Exercise details:
Although the records contain pictures, none belong in the copy: restate word for word only the lines from the one with "海滩边Dinning 免版税库存图片" through the one with "Izaskun Bilbao y", both included.

Dataset records:
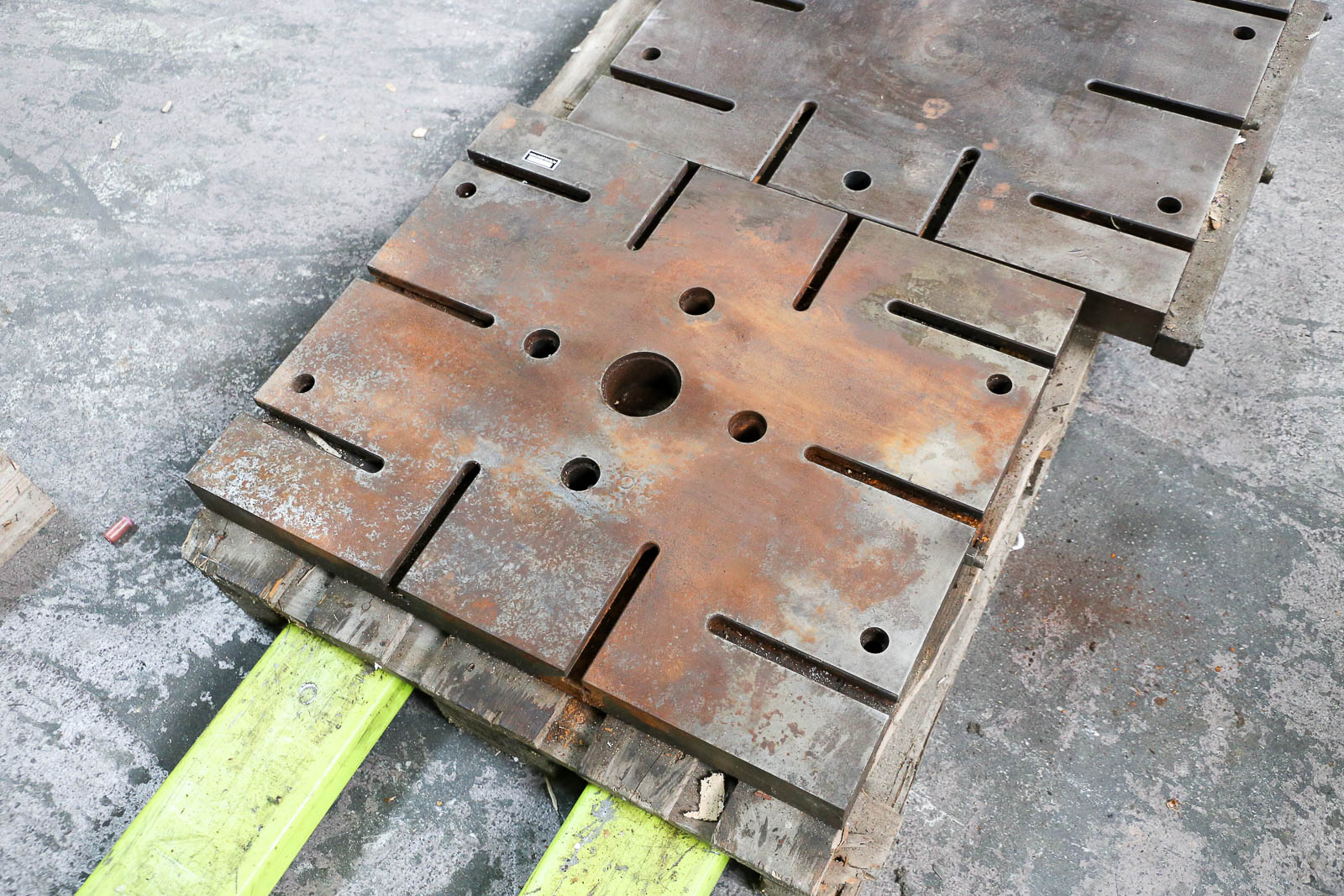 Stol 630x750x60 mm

---

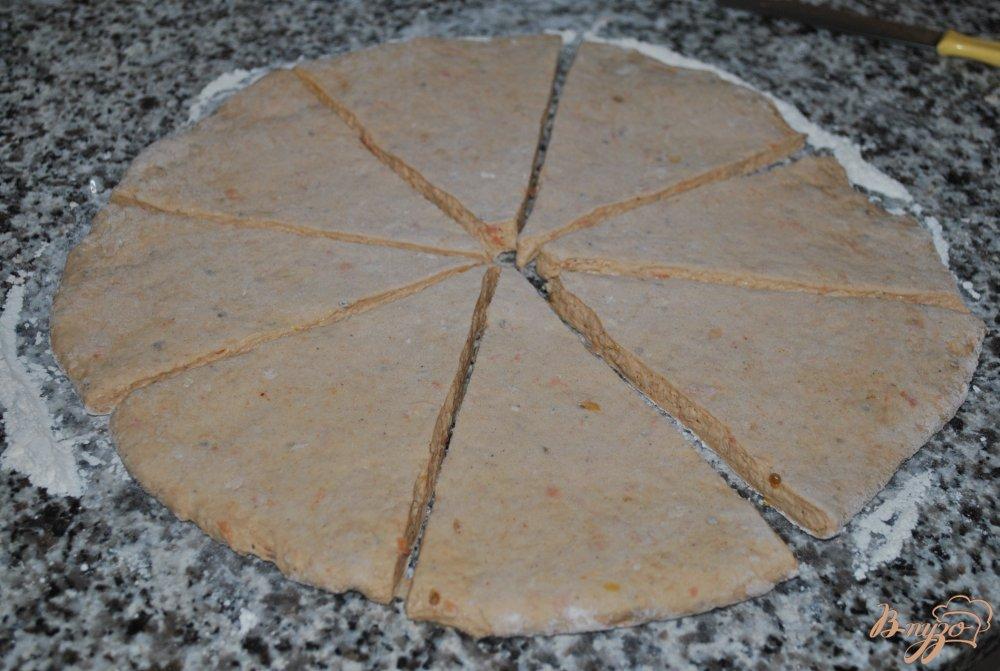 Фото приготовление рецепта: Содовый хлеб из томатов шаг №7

...

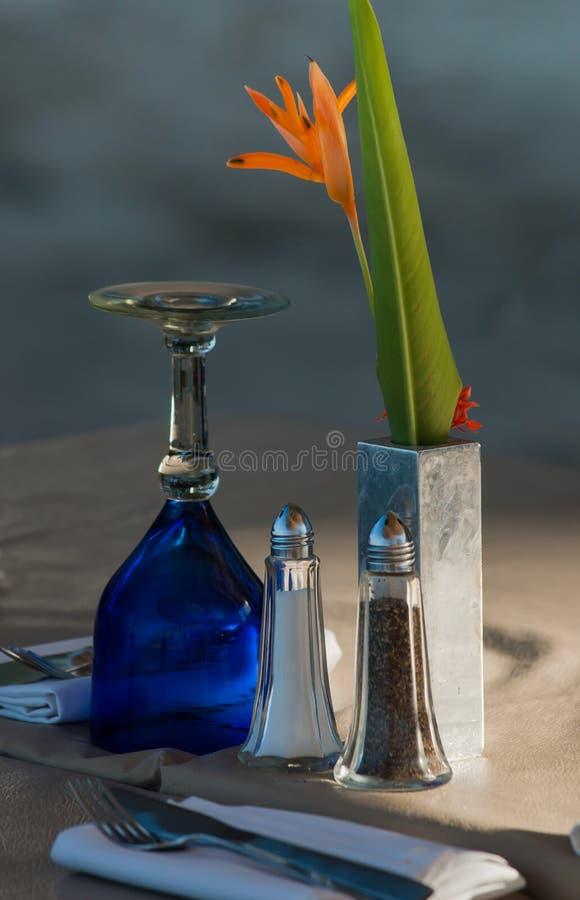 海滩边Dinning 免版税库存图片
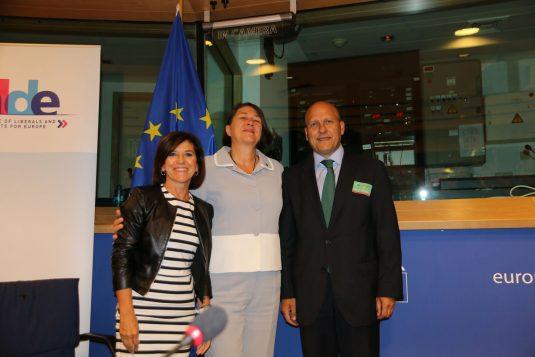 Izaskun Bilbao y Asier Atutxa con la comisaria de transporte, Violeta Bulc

Answer section:
 海滩边Dinning 免版税库存图片
 Izaskun Bilbao y Asier Atutxa con la comisaria de transporte, Violeta Bulc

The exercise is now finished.